🤖 AI Summary
Existing LLM-based evaluators exhibit low reliability for software engineering artifacts—such as code generation, translation, and summarization—due to high cost, subjectivity, and poor scalability of human evaluation, and insufficient sensitivity of automated methods to fine-grained quality differences.
Method: We propose REFINE, a framework that integrates controllable fine-grained quality degradation synthesis with evaluator ranking alignment testing. It enables progressive tuning—from coarse-grained filtering to stress-testing subtle quality distinctions—supported by hierarchical dataset construction and a quantitative ranking consistency metric.
Contribution/Results: Evaluated on industrial-scale COBOL code data, REFINE automatically identifies and validates high-quality evaluator configurations.

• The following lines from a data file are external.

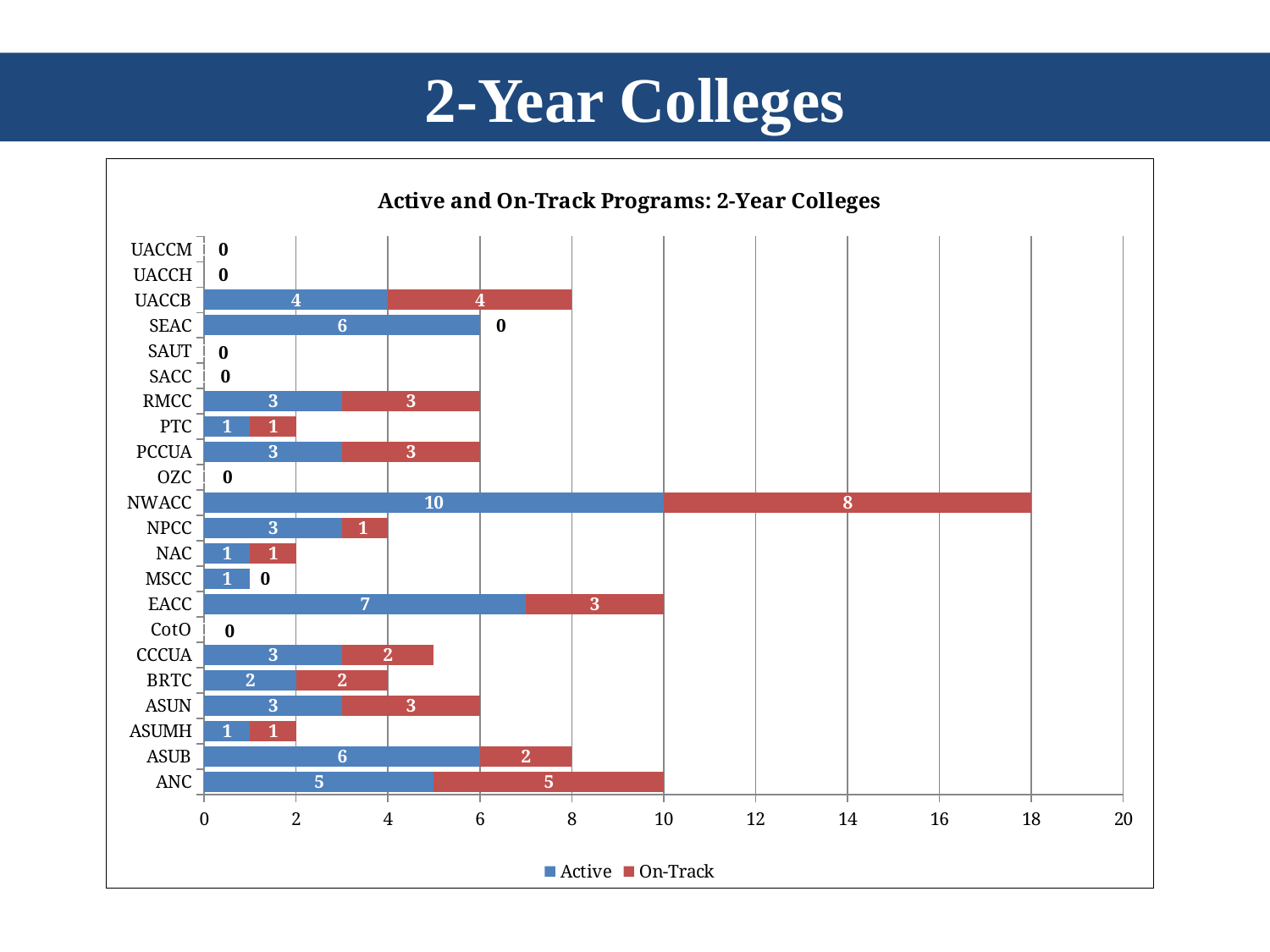
What is the difference between the Active values for EACC and ASUB? 1 What is the Active value for NWACC? 10 What is the On-Track value for SEAC? 0 How many colleges are listed on the vertical axis? 22 Which is larger, the On-Track value for UACCB or the On-Track value for ASUB? UACCB What is the On-Track value for EACC? 3 What type of chart is shown on the slide? stacked bar chart Which college has the highest Active value? NWACC How many series does the legend list? 2 What is the title of the chart? Active and On-Track Programs: 2-Year Colleges What is the total of the stacked bar for ANC? 10 What is the total of the stacked bar for NWACC? 18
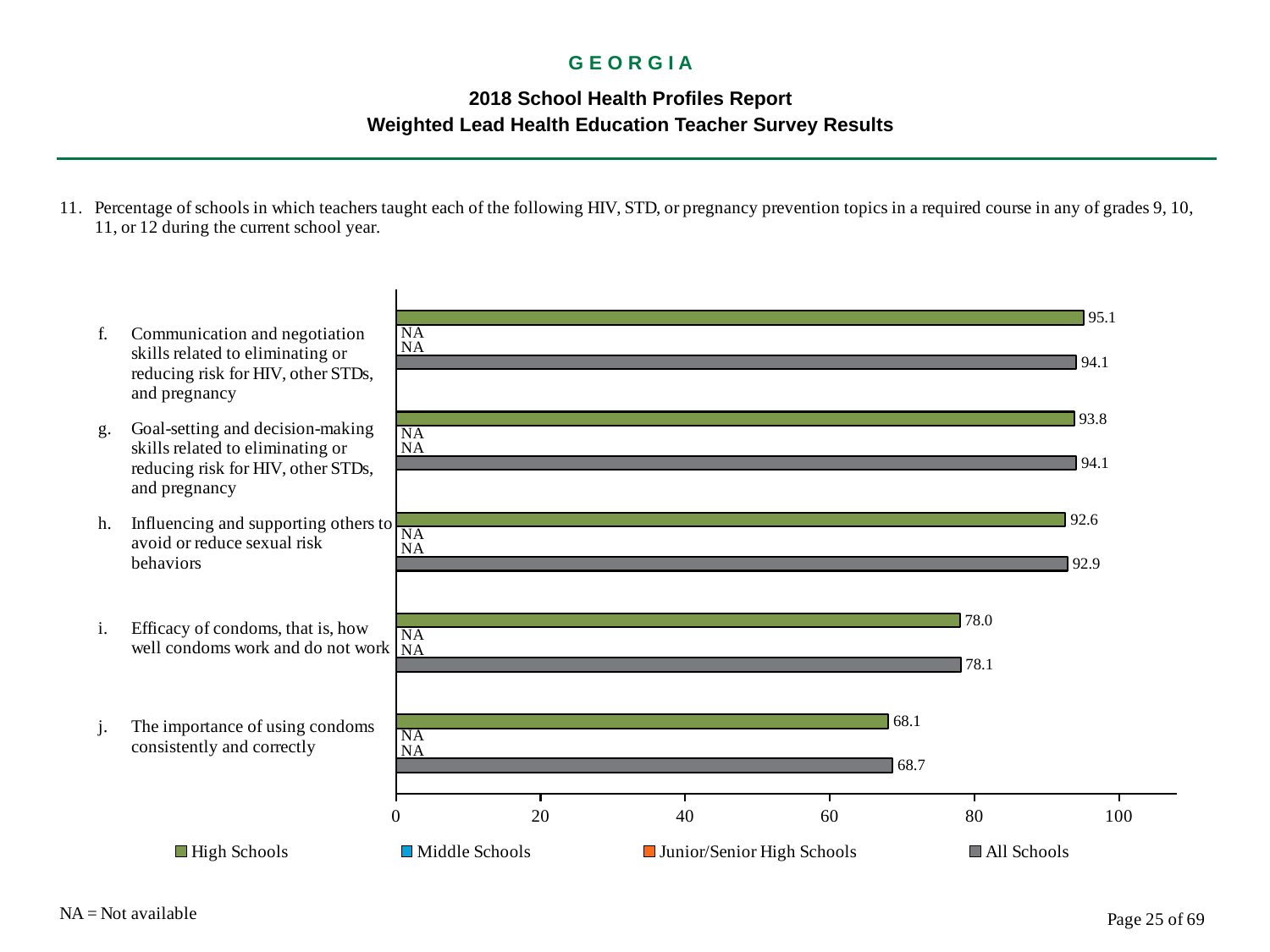
What kind of chart is shown on the slide? bar chart Which topic has the highest High Schools value? f. Communication and negotiation skills related to eliminating or reducing risk for HIV, other STDs, and pregnancy What is the High Schools value for topic f, communication and negotiation skills related to eliminating or reducing risk for HIV, other STDs, and pregnancy? 95.1 What is the difference between the High Schools value for topic f and the High Schools value for topic j? 27.0 Which topic has the lowest All Schools value? j. The importance of using condoms consistently and correctly How many series does the legend list? 4 Is the High Schools value for topic j, the importance of using condoms consistently and correctly, greater or less than 80? less How many topics are shown on the chart? 5 What is the All Schools value for topic j, the importance of using condoms consistently and correctly? 68.7 What is the All Schools value for topic h, influencing and supporting others to avoid or reduce sexual risk behaviors? 92.9 For topic i, efficacy of condoms, which is larger: the High Schools value or the All Schools value? All Schools What is the difference between the All Schools value and the High Schools value for topic g, goal-setting and decision-making skills? 0.3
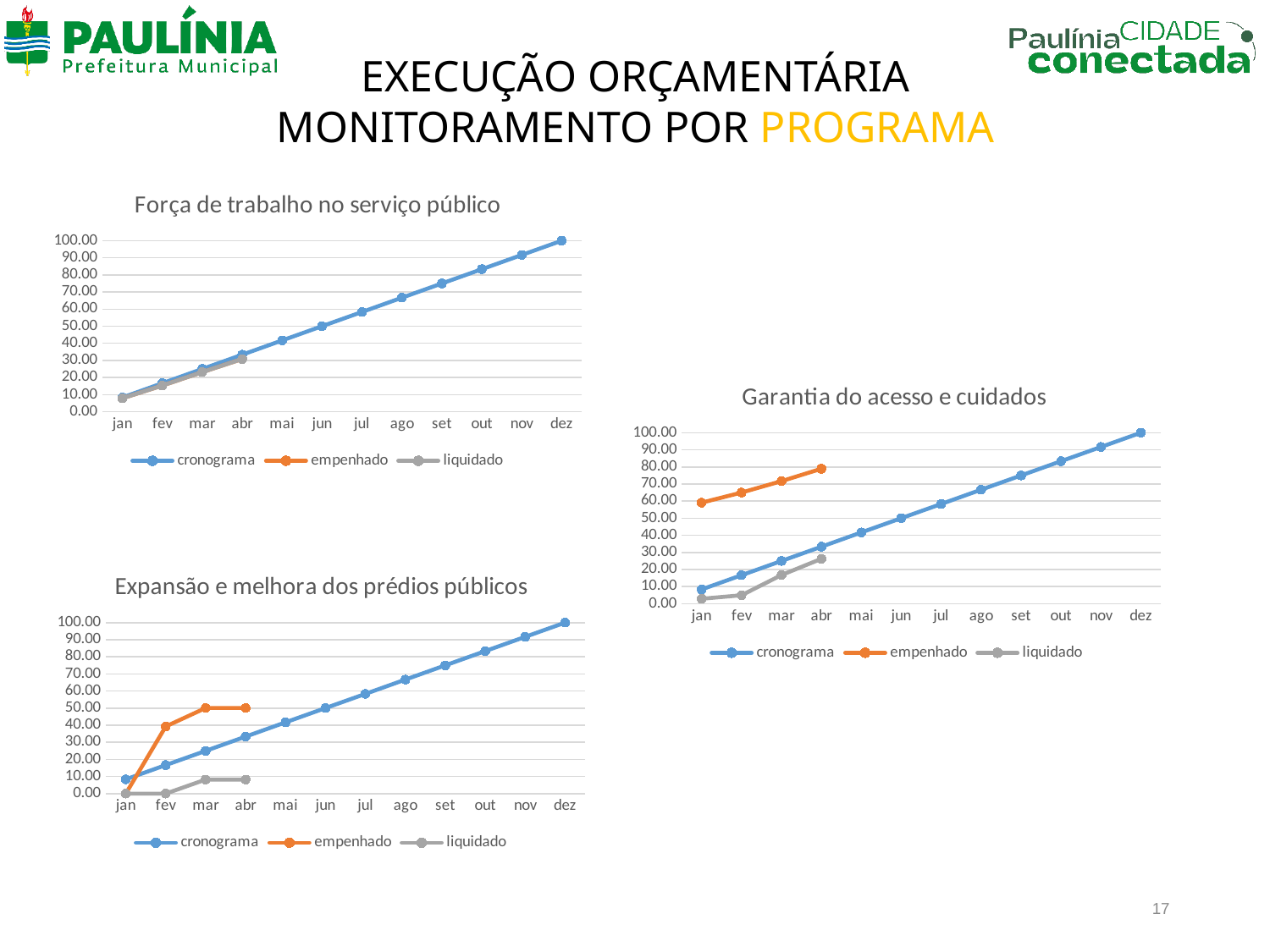
How many series does the legend of "Garantia do acesso e cuidados" list? 3 In "Garantia do acesso e cuidados", is the empenhado value for abr greater or less than 70.00? greater In "Expansão e melhora dos prédios públicos", what is the liquidado value for jan? 0.00 What kind of chart is "Força de trabalho no serviço público"? line chart In "Expansão e melhora dos prédios públicos", which month has the highest cronograma value? dez In "Garantia do acesso e cuidados", what is the cronograma value for jun? 50.00 In "Garantia do acesso e cuidados", which is larger at abr: empenhado or cronograma? empenhado In "Expansão e melhora dos prédios públicos", is the empenhado value for fev greater or less than 30.00? greater In "Força de trabalho no serviço público", what is the cronograma value for dez? 100.00 In "Força de trabalho no serviço público", does the cronograma series rise or fall from jan to dez? rise How many months are shown on the x axis of "Expansão e melhora dos prédios públicos"? 12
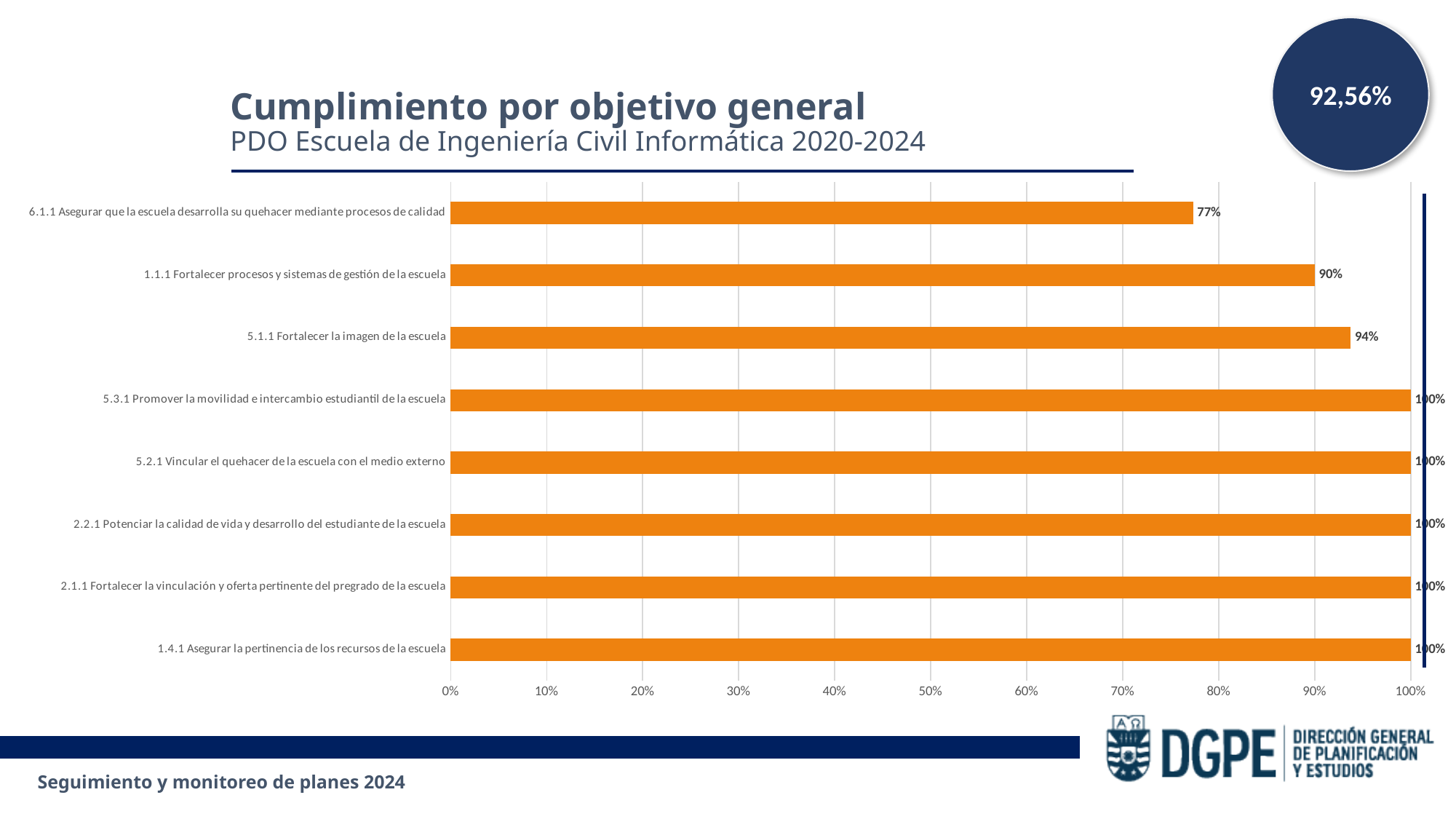
What is the difference between the values for 5.1.1 Fortalecer la imagen de la escuela and 6.1.1 Asegurar que la escuela desarrolla su quehacer mediante procesos de calidad? 17% How many objectives have a value of 100%? 5 What kind of chart is shown on the slide? Bar chart What is the value for 1.1.1 Fortalecer procesos y sistemas de gestión de la escuela? 90% What is the value for 5.3.1 Promover la movilidad e intercambio estudiantil de la escuela? 100% Which is larger, the value for 1.1.1 Fortalecer procesos y sistemas de gestión de la escuela or the value for 5.1.1 Fortalecer la imagen de la escuela? 5.1.1 Fortalecer la imagen de la escuela What is the difference between the values for 1.1.1 Fortalecer procesos y sistemas de gestión de la escuela and 6.1.1 Asegurar que la escuela desarrolla su quehacer mediante procesos de calidad? 13% Is the value for 6.1.1 Asegurar que la escuela desarrolla su quehacer mediante procesos de calidad greater or less than 80%? less What is the value for 5.1.1 Fortalecer la imagen de la escuela? 94% Which objective has the lowest value? 6.1.1 Asegurar que la escuela desarrolla su quehacer mediante procesos de calidad What is the value for 6.1.1 Asegurar que la escuela desarrolla su quehacer mediante procesos de calidad? 77% How many objectives are shown in the chart? 8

Experiments show it improves alignment between LLM evaluators and human annotations from <0.7 to >0.9 (Kendall’s τ). The framework has been deployed to support model release decisions in production training teams.
📝 Abstract
Automation in software engineering increasingly relies on large language models (LLMs) to generate, review, and assess code artifacts. However, establishing LLMs as reliable evaluators remains an open challenge: human evaluations are costly, subjective and non scalable, while existing automated methods fail to discern fine grained variations in artifact quality.
We introduce REFINE (Ranking Evaluators for FIne grained Nuanced Evaluation), an automated framework for benchmarking LLM based evaluators across software engineering tasks. REFINE comprises of two modules: Hierarchy Dataset Builder applies novel generation techniques to automatically synthesize artifacts with progressively reduced quality, and Evaluator Tester quantifies each candidate evaluator configuration by measuring how closely its rankings align with expected ordering.
A key feature of REFINE is controllability: users can tune the granularity of degradation to progressively refine evaluator configurations, from coarse filtering to stress testing on subtle quality gaps.
While the methodology is general, we focus on coding tasks reflecting the practical demands in our production setting. REFINE was integrated into IBM's internal development workflows and applied to code generation, translation, and summarization for COBOL, an enterprise critical programming language, using industrial data. It was used to identify LLM as a Judge configurations that lifted alignment scores from below $0.7$ to above $0.9$ in some coding tasks. These nuance sensitive evaluators are now actively used by model training teams to support model release decisions.